After some digging around, I found what a relative of mine had saved: The 100th anniversary edition of the Chicago Daily News, published on Jan. 17, 1976.
The Daily News was a highly literate afternoon paper in the city where I grew up. For its anniversay edition, the paper asked experts to discuss, among other things, the future of education in Chicago. The discussion wasn’t so much pie-in-the-sky, decades-from-now predictions as it was a sober conversation about what needed to be done in the short term to improve Chicago’s long-troubled public schools. Many of the themes of that 1976 conversation could just as easily be the topic of discussion 10, 20, or nearly 40 years later.
One expert participating in the newspaper’s roundtable, “retired industrialist” Joseph L. Block, said the city’s newspapers should lead the citizenry in raising expectations for all students.
William C. Berry, a civil rights activist, noted during the discussion that while many of the city’s schools faced problems, “we can find little schools here and there in poor neighborhoods where the decorum is good, where kids are learning.”
Berry called for cleaning out the system “from top to bottom, beginning with the mayor, who [effectively] appoints the [school] board.” At the time, Richard J. Daley had been mayor of Chicago since 1955 and would die in office in December 1976.
Another expert in the Daily News’ discussion, Sister Ann Ida Gannon, a Roman Catholic nun and educator, wondered whether Chicago’s institutions of higher education might come together “to do some kind of thoughtful planning of the changes that are needed in urban education.”
“We are all turning out teachers, and they go out and get frustrated by the system,” Gannon said. “They know new methods, but they very often can’t use them. Setting up some experimental areas in the city with the universities in full control of the schools could prove a point over a period of time.”
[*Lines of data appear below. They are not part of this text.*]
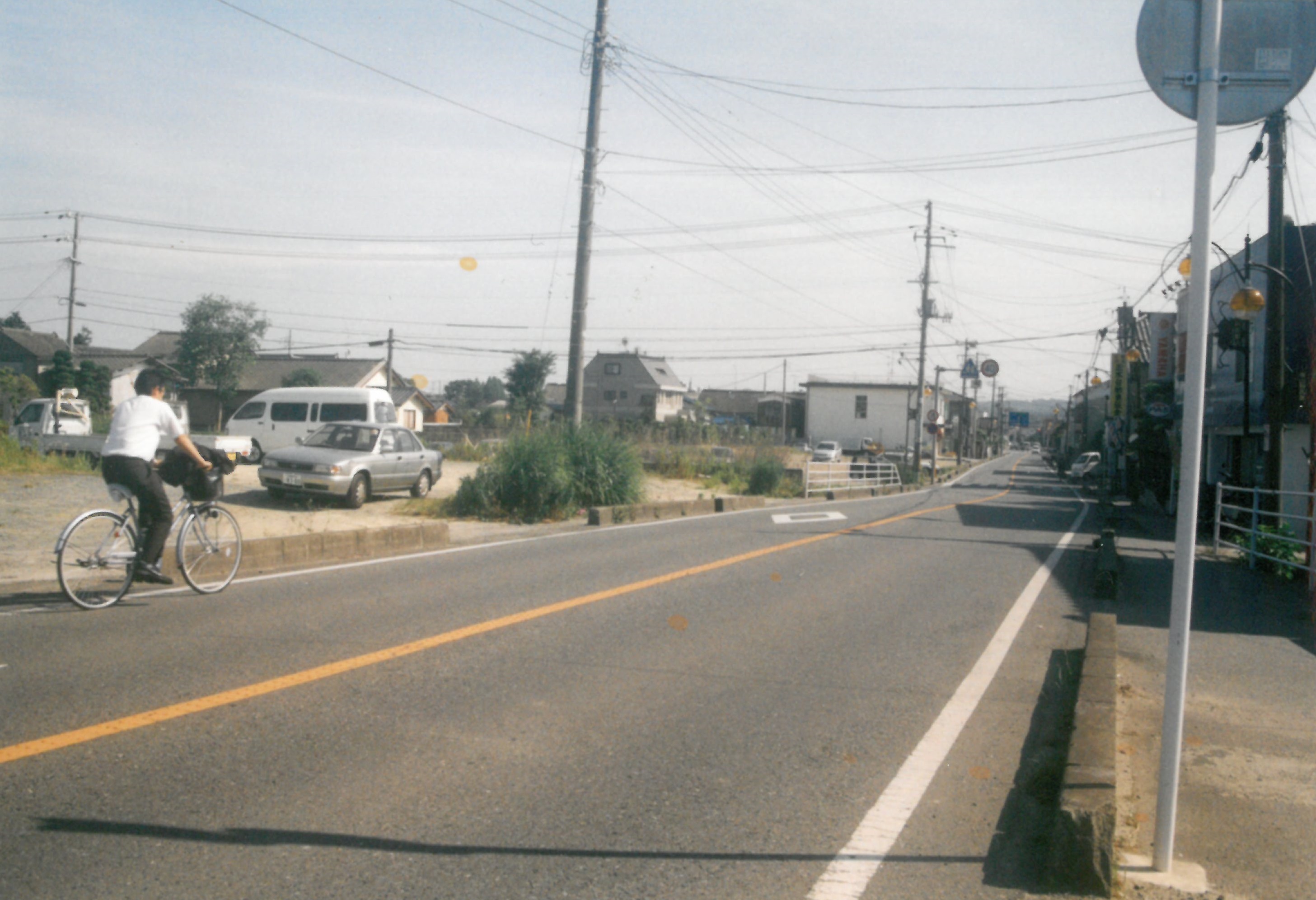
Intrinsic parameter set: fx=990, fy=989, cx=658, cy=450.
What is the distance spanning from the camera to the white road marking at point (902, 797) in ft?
11.3

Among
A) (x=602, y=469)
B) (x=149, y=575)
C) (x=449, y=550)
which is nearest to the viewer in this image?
(x=149, y=575)

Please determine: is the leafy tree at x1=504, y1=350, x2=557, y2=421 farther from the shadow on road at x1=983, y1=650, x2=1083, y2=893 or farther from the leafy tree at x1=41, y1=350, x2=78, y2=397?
the shadow on road at x1=983, y1=650, x2=1083, y2=893

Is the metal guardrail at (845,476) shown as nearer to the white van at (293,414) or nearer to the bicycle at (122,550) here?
the white van at (293,414)

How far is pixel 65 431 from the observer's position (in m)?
24.2

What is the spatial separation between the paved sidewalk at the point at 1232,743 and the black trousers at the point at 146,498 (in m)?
6.50

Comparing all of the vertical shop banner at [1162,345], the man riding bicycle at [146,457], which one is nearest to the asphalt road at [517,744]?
the man riding bicycle at [146,457]

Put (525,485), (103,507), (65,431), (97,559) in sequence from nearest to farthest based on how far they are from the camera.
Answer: (97,559) < (103,507) < (525,485) < (65,431)

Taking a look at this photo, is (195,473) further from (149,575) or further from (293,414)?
(293,414)

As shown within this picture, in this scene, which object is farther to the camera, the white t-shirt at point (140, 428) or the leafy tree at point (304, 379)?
the leafy tree at point (304, 379)

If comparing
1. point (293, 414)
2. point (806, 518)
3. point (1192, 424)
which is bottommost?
point (806, 518)

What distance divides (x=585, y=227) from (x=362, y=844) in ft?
55.8

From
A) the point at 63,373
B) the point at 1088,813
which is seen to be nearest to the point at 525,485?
the point at 1088,813

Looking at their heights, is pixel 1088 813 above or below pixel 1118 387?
below

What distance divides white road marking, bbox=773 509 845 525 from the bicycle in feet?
35.5
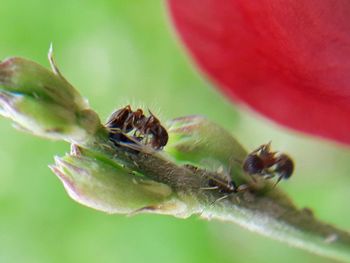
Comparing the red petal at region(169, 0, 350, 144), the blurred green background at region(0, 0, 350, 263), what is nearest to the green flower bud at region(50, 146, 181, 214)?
the red petal at region(169, 0, 350, 144)

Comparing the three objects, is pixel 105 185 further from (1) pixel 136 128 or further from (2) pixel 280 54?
(2) pixel 280 54

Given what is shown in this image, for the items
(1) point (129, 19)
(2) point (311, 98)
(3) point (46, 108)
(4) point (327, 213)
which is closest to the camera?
(3) point (46, 108)

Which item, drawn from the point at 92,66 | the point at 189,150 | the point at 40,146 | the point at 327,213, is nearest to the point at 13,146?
the point at 40,146

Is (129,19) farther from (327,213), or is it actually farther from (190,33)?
(190,33)

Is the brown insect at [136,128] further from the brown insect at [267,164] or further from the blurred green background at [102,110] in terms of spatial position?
the blurred green background at [102,110]

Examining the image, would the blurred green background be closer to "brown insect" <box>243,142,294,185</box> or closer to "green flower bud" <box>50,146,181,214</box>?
"brown insect" <box>243,142,294,185</box>

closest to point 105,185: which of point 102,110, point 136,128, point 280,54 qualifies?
point 136,128
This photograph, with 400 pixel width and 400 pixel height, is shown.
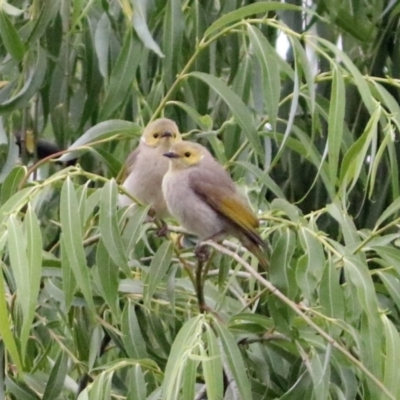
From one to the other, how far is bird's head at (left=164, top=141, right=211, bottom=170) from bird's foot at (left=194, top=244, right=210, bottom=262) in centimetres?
51

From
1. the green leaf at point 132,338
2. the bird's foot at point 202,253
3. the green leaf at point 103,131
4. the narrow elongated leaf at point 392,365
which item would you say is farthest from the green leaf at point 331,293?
the green leaf at point 103,131

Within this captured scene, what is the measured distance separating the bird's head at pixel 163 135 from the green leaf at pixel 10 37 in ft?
1.60

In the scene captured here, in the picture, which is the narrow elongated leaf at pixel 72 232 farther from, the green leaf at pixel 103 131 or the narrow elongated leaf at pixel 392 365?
the narrow elongated leaf at pixel 392 365

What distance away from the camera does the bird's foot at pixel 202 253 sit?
2571 mm

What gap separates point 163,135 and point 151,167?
0.11 meters

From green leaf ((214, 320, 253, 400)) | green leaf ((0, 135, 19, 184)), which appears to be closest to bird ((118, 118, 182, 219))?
green leaf ((0, 135, 19, 184))

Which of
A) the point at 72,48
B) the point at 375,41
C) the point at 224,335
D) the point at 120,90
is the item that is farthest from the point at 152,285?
the point at 375,41

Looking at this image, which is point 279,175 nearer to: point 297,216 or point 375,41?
point 375,41

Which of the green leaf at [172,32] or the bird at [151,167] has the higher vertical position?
the green leaf at [172,32]

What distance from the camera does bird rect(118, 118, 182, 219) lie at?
331 centimetres

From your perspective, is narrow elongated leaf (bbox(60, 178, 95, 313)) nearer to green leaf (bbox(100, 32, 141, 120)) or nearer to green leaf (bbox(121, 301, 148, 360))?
green leaf (bbox(121, 301, 148, 360))

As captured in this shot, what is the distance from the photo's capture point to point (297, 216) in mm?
2432

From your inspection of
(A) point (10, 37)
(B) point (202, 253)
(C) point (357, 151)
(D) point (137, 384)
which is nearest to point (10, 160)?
(A) point (10, 37)

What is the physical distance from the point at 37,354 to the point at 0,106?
0.64m
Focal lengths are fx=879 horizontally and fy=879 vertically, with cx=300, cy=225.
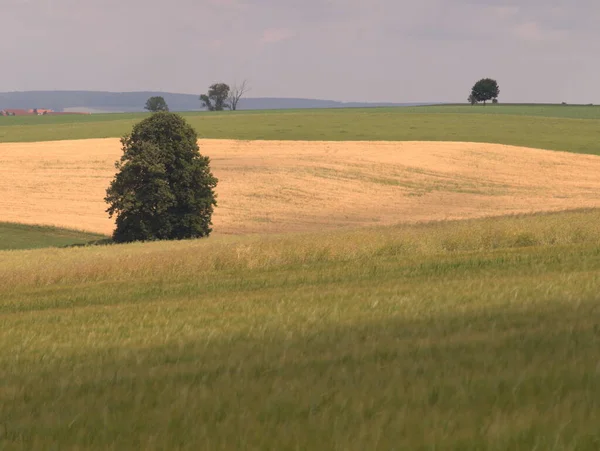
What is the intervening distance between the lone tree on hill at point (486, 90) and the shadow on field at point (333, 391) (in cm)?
15076

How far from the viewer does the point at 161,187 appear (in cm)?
3956

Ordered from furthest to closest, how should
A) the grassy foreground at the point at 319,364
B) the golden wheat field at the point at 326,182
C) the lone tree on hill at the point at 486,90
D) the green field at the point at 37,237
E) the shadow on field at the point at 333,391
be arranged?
the lone tree on hill at the point at 486,90
the golden wheat field at the point at 326,182
the green field at the point at 37,237
the grassy foreground at the point at 319,364
the shadow on field at the point at 333,391

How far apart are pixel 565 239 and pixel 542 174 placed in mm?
45200

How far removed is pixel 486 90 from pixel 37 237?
122865 millimetres

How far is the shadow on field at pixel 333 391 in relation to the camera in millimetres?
4520

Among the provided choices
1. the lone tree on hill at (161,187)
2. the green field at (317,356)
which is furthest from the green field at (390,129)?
the green field at (317,356)

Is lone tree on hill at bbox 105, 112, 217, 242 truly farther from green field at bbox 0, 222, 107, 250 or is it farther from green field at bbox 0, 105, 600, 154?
green field at bbox 0, 105, 600, 154

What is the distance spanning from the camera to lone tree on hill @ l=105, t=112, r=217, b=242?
131ft

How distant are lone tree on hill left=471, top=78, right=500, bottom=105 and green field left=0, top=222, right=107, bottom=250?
120709 mm

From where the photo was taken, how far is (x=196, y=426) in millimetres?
4930

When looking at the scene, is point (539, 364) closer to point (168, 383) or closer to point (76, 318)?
point (168, 383)

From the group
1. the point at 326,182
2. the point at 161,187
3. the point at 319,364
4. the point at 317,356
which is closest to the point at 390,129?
the point at 326,182

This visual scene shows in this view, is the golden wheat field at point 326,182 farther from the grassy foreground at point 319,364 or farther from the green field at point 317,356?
the grassy foreground at point 319,364

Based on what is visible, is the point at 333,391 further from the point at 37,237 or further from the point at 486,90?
the point at 486,90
Raymond W. Mack, a sociologist, said during the discussion that “we should put in competent principals who are removable if they turn out not to be competent.”
Berry observed that “we have to begin this project of educating children in the city of Chicago as we would any other project, and that is by determining our goals, which seem to me to be teaching kids how to read, write, figure, and become socialized—that is, become socialized human beings and learn how to get along with one another. Those should be the goals from top to bottom, from the mayor right down to the janitor in the school.”
Block said: “But everybody must be judged on performance.”
Berry: “Yes, judge them on that.”
Mack: “You mean everybody, not just the students.”
Block: “Everybody. I am talking particularly about the teachers and the principals.”
* * * *
Another story in the Daily News special section in 1976 made some particularly prescient predictions about another field—the newspaper business.
“Some day in the not-too-distant future your newspaper may not have any paper in it at all,” the story said. “It may be totally electronic.”
The story more or less outlined a future that we now know as Web journalism. “To get your copy of the Daily News, you turn on your television set, tune it to the proper cable-TV channel, and adjust the controls to choose the page you want.”
“The pages will be changed to accommodate developing stories, so you will always be able to read the most up-to-date news,” the story continued. “It will be the ultimate in personalized news delivery.”
At the time, the Daily News and its sister paper, the morning Chicago Sun-Times, were about to implement their first electronic editing system using Video Display Terminals (VDTs).
Sadly, though, while the Sun-Times is still around, the Daily News never made it to the Web era. It published its final edition on March 4, 1978, a victim of the rise of TV news and a general decline in afternoon dailies.
The Chicago public school system, meanwhile, is still in operation, with many of the same issues of performance and accountability that were discussed in that 1976 roundtable still swirling around it.